Dari rekening Sdr. SS di Bank Mandiri, terdapat aliran dana ke rekening PT IMA dan PT SMS di BNI dan Bank Commonwealth. PT IMA dan PT SMS juga menerima aliran dan dari rekening Sdr. SS di BCA dan rekening Sdri. SL (istri dari Sdr. SS) di Bank Mandiri. Selanjutnya dari rekening PT IMA dan PT SMS terdapat aliran dana ke PT MNP. Dalam periode 2006 s.d 2009, PT IMA dan PT SMS menerima dana dari Sdr. SS dan Sdri SL sebesar Rp100,95 miliar.

Sdr. SS dan Sdri SL adalah pemegang saham PT IMA dan PT SMS. PT IMA dan PT SMS adalah pemegang saham PT MNP suatu perusahaan yang bergerak di bidang penerbitan media. Menurut penjelasan Sdr. SS, semua aliran dana ke PT IMA dan PT SMS adalah untuk pembiayaan operasional PT MNP.

BPK menemukan bahwa selama periode 2006 s.d 2009 terdapat aliran dana dari Sdr. SS dan Sdri. SL melaluiPT IMA dan PT SMS ke PT MNP sebesar Rp100,95 miliar. Namun BPK belum menemukan hubungan antara aliran dana tersebut dengan kasus BC.

Melalui surat nomor 87A/LHP/VI/12/2011 tertanggal 22 Desember 2011 BPK juga menemukan dua informasi lainnya yang merupakan fakta yang ditemukan saat pemeriksaan.
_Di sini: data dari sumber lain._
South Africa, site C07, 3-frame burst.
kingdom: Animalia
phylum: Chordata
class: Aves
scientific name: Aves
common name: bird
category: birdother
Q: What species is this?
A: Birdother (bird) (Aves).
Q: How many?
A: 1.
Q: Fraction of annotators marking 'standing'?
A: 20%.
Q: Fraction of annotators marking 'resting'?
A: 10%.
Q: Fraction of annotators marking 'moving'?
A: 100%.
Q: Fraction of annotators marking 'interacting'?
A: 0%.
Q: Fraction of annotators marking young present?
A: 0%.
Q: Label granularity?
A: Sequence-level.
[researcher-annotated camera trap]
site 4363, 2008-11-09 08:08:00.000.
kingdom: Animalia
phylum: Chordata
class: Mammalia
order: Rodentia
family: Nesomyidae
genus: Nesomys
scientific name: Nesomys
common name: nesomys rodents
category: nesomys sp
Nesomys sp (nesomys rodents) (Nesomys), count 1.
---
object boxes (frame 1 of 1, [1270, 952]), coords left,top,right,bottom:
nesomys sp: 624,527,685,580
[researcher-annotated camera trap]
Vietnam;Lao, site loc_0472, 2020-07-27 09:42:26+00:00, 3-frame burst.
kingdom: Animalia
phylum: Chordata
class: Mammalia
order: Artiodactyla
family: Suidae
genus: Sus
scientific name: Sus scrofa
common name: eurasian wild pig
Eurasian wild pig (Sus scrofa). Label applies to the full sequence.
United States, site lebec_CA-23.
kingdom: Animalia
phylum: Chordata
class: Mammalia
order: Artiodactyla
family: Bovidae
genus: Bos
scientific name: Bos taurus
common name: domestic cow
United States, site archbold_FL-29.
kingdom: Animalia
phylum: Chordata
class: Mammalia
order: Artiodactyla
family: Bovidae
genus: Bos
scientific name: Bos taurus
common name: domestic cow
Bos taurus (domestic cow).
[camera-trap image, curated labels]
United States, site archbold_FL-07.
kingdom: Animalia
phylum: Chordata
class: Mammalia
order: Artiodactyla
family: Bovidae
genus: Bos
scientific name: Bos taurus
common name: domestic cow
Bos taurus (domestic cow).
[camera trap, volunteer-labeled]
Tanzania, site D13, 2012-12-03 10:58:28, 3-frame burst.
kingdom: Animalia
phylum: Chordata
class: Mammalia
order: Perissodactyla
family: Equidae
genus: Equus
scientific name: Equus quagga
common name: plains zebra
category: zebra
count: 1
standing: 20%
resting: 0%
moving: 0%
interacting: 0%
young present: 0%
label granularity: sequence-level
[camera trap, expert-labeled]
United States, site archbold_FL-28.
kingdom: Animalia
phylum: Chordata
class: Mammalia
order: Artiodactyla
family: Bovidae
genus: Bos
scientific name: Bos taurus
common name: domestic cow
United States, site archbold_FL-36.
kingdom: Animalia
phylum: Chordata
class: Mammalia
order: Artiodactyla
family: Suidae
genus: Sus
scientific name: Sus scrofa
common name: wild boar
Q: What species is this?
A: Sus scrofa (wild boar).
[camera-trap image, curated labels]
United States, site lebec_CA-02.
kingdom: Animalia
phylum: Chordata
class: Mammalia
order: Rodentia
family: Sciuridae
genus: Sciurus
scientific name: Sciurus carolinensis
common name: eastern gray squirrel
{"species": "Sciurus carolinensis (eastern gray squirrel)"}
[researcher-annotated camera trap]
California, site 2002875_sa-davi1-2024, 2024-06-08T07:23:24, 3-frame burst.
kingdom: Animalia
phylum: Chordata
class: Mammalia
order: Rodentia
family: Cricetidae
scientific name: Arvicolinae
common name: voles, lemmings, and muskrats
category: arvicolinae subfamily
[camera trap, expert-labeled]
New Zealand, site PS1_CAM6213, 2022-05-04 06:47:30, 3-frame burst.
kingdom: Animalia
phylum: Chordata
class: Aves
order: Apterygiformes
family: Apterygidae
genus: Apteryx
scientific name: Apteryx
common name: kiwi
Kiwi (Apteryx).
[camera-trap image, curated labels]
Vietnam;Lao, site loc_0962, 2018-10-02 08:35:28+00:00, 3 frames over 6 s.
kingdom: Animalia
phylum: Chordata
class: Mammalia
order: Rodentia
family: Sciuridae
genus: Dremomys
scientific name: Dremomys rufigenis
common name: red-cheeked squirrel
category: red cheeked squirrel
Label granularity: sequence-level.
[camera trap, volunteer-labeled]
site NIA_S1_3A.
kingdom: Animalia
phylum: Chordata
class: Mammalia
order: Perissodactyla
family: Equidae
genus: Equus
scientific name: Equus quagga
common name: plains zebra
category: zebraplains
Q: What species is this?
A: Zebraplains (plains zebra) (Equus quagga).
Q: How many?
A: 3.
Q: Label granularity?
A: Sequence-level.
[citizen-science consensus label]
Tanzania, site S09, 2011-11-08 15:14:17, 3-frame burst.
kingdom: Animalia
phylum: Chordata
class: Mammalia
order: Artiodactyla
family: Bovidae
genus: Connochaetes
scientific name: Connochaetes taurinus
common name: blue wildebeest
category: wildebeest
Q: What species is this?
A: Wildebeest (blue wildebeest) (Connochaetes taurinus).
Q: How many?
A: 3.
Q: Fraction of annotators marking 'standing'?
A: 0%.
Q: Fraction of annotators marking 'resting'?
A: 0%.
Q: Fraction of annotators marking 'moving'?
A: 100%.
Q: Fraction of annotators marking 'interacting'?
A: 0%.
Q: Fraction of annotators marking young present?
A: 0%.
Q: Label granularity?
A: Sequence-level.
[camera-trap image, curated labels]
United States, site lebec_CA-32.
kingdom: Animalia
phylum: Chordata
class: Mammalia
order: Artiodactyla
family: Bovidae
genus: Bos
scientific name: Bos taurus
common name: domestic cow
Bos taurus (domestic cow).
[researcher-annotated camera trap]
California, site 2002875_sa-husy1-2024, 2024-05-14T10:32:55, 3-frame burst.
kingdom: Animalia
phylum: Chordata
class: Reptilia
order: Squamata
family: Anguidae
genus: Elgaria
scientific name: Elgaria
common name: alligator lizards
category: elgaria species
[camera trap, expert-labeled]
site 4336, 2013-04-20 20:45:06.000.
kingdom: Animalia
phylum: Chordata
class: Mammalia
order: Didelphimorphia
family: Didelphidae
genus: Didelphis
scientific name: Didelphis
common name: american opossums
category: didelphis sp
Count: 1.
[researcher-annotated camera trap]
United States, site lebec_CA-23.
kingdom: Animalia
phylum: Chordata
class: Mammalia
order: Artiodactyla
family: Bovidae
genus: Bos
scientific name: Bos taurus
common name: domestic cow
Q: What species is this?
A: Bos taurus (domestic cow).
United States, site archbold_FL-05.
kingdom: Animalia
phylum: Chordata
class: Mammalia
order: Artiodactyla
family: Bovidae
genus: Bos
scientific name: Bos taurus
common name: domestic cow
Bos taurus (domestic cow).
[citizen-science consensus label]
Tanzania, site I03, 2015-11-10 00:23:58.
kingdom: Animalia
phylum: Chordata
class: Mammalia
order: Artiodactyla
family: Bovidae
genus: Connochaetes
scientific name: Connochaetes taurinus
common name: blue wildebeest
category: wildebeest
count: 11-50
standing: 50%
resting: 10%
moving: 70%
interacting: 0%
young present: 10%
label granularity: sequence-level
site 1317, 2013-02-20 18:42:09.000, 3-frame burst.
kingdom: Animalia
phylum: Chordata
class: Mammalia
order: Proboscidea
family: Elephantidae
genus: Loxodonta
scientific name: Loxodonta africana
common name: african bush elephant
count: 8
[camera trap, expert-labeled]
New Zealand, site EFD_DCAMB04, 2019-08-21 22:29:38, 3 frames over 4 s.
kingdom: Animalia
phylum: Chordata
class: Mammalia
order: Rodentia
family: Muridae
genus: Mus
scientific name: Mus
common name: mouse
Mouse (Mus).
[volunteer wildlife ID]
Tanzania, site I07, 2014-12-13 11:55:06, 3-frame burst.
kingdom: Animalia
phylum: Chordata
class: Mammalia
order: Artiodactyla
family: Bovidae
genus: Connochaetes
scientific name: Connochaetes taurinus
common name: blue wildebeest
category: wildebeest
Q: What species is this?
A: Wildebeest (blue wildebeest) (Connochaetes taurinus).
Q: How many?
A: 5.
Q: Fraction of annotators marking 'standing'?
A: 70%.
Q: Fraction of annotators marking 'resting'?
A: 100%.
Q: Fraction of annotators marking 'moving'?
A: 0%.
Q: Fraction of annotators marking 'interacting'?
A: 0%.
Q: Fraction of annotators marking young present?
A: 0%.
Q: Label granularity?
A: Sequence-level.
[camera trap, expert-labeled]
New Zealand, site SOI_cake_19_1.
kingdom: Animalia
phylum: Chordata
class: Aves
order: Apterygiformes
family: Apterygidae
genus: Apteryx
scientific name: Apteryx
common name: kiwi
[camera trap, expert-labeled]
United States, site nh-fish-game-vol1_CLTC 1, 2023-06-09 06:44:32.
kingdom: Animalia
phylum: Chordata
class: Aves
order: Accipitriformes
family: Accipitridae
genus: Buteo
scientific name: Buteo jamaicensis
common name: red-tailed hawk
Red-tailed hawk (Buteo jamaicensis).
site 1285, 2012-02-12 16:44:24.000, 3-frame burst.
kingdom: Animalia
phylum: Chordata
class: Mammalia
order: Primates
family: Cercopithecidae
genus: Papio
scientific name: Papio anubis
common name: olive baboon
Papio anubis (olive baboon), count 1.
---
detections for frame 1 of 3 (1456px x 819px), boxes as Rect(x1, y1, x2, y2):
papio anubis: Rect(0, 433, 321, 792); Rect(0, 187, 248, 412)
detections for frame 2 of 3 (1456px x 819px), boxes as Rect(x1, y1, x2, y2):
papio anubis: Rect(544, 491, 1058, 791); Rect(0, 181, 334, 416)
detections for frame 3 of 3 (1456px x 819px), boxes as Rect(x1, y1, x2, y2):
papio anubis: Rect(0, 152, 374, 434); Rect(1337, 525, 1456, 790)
Fakta yang ditemukan tersebut di luar sasaran pemeriksaan yang telah ditetapkan. BPK menyebutkan dua informasi ini masih ada tahapan yang harus diuji lebih lanjut. Berikut infomasi kedua dari BPK:

Transaksi penukaran valas dan penyetoran hasil penukaran valas Sdr. HEW dan Sdri. SKS.

Sdr. HEW dan Sdri. SKS (istri Sdr. HEW), adalah nasabah BC sejak Januari 2007. Terdapat penyetoran tunai (dhi. aplikasi pengiriman uang) atas nama Sdri. SKS yang dilakukan di BC Cabang Pondok Indah ke rekening Sdr. HEW di BCA Cabang Times Square di Cibubur pada tanggal 25 Januari 2007 sebesar Rp453juta dan tanggal 30 Juli 2007 sebesar Rp368 juta serta BII Cabang Mangga Dua pada tanggal 22 November 2007 sebesar Rp469 juta. Aplikasi penyetoran ke BCA dan BII ditandatangani oleh Sdri. DW (customer service BC Cabang Pondok Indah).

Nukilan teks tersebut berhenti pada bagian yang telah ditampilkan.